— START Dataset rows —

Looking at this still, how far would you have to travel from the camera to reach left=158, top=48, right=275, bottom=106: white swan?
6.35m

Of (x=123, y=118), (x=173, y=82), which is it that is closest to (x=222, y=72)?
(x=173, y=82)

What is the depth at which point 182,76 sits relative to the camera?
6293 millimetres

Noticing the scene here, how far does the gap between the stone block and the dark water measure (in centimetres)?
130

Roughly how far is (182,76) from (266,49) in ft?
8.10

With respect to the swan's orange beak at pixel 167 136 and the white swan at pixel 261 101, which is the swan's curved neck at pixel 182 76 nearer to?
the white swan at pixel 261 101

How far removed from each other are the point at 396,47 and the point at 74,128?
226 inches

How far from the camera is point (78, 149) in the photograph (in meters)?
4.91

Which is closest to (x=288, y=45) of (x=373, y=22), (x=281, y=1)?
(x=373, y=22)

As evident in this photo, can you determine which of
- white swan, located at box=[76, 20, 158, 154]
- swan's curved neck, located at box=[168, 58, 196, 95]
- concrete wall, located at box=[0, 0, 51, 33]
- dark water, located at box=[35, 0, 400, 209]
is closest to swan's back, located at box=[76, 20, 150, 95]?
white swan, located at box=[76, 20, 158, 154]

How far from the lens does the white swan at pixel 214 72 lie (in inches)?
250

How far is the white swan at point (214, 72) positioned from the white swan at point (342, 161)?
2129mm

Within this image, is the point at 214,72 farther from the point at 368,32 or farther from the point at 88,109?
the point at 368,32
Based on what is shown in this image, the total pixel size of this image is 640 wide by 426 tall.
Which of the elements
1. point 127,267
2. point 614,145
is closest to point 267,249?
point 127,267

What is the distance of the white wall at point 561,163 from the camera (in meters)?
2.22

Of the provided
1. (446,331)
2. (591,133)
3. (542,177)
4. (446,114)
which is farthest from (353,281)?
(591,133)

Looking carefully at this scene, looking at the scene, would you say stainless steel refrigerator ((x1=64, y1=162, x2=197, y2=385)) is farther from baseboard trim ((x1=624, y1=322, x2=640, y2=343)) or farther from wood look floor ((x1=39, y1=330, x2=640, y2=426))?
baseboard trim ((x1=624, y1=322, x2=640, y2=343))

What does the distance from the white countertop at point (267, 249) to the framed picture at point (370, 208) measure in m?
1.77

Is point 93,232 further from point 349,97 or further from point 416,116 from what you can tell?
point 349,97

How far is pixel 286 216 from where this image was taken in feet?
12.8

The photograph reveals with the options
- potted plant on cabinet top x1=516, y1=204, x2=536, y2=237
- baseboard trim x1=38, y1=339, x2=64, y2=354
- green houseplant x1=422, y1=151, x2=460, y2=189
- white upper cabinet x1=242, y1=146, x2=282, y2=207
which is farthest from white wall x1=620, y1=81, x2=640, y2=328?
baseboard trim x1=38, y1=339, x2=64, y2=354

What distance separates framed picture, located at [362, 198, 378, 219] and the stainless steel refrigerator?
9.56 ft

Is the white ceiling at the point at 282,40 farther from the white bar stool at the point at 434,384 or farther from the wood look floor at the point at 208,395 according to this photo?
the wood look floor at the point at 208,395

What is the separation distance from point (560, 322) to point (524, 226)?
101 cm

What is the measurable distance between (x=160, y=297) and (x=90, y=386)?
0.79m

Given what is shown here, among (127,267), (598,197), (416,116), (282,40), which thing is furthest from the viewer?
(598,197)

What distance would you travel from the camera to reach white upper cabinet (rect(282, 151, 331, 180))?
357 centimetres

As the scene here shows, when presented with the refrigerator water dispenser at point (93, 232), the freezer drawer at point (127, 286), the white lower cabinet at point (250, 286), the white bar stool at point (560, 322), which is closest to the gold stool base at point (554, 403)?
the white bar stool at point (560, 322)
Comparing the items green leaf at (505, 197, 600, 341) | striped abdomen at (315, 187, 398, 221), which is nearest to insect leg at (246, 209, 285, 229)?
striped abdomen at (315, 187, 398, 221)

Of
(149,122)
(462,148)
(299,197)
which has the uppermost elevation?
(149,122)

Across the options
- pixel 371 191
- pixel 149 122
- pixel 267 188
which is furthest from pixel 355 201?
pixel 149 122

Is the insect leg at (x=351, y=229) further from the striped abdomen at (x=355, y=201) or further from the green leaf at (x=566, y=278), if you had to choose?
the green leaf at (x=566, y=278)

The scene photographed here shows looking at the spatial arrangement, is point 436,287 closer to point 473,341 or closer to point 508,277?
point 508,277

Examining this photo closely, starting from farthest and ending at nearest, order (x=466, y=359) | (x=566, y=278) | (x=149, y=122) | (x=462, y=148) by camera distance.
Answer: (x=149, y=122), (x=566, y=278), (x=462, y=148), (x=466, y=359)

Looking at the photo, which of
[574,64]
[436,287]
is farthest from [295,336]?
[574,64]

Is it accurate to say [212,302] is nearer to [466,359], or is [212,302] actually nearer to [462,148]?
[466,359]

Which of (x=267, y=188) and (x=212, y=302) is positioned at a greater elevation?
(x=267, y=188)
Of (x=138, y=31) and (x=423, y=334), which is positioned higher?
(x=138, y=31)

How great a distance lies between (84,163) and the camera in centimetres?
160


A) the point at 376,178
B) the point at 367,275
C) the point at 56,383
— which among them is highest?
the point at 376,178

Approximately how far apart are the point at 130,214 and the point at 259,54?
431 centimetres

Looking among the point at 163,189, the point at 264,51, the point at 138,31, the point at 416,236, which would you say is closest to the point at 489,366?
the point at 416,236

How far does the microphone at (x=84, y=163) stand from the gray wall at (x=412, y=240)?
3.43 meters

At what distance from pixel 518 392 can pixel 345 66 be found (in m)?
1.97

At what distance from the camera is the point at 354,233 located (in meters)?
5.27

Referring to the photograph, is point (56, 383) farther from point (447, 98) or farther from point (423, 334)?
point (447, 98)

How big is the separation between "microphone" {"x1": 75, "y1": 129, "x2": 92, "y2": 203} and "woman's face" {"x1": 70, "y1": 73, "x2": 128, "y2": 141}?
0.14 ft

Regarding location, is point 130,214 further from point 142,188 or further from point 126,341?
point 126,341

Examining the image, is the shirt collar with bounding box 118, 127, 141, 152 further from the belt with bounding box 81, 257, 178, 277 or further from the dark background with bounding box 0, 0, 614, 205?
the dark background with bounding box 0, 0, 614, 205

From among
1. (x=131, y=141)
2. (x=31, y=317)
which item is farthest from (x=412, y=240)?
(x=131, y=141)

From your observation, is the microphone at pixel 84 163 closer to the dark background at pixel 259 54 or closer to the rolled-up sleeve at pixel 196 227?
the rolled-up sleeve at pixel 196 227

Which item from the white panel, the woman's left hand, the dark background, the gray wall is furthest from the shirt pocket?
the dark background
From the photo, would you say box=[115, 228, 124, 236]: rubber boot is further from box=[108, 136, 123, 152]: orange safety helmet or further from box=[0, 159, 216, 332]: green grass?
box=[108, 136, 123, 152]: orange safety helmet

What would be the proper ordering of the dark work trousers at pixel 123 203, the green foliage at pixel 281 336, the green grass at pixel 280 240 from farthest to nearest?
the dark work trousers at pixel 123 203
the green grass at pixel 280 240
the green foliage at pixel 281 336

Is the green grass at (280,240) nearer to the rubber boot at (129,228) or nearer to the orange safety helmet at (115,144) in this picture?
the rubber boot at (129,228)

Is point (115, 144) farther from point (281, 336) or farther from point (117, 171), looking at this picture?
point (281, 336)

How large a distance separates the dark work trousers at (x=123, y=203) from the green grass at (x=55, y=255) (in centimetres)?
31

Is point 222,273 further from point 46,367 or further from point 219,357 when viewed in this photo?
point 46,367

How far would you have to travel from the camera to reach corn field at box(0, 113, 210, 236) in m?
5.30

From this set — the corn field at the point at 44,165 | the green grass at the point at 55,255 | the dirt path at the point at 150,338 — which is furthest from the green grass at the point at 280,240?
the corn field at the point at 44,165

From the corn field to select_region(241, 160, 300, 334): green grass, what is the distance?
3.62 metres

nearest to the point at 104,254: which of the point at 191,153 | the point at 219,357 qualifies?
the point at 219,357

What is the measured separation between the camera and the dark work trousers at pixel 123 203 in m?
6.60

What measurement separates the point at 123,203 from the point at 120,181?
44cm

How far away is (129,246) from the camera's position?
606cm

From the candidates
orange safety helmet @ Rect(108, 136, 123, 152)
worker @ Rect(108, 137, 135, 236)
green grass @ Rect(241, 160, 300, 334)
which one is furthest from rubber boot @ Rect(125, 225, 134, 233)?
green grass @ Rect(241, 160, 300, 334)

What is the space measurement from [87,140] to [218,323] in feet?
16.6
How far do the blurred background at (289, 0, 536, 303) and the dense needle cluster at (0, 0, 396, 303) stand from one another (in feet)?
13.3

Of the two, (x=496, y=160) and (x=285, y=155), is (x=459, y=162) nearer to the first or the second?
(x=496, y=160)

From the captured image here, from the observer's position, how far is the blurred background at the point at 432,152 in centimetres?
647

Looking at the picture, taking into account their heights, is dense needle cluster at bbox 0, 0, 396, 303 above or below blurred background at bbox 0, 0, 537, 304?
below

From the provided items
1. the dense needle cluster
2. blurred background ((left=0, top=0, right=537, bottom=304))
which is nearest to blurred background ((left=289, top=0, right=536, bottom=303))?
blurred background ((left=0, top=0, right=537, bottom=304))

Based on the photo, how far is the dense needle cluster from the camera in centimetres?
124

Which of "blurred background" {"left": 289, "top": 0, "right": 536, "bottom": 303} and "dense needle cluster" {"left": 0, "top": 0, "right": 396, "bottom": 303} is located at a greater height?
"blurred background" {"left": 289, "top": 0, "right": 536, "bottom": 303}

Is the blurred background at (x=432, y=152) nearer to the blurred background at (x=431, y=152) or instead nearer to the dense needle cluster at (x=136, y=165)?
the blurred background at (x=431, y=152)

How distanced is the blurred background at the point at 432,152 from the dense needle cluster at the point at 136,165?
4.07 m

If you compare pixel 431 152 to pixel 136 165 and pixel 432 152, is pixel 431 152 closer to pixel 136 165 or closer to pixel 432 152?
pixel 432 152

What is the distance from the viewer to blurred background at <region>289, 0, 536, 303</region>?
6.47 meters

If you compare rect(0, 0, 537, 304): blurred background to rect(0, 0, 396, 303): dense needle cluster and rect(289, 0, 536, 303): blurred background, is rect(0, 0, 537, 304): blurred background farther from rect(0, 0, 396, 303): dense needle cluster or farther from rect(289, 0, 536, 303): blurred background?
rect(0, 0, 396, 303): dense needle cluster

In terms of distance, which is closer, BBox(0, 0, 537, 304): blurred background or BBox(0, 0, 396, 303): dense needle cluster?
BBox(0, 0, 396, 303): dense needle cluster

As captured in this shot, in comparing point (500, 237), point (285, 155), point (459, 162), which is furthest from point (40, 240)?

— END Dataset rows —

## To be done
Lay out the lines of the listing from the one containing "As evident in" through the one containing "- dark water, located", inclusive, as a numbered list, leaving out any blank lines.

## In response
1. As evident in this photo, can you determine which of
2. - white swan, located at box=[76, 20, 158, 154]
3. - swan's curved neck, located at box=[168, 58, 196, 95]
4. - concrete wall, located at box=[0, 0, 51, 33]
5. - dark water, located at box=[35, 0, 400, 209]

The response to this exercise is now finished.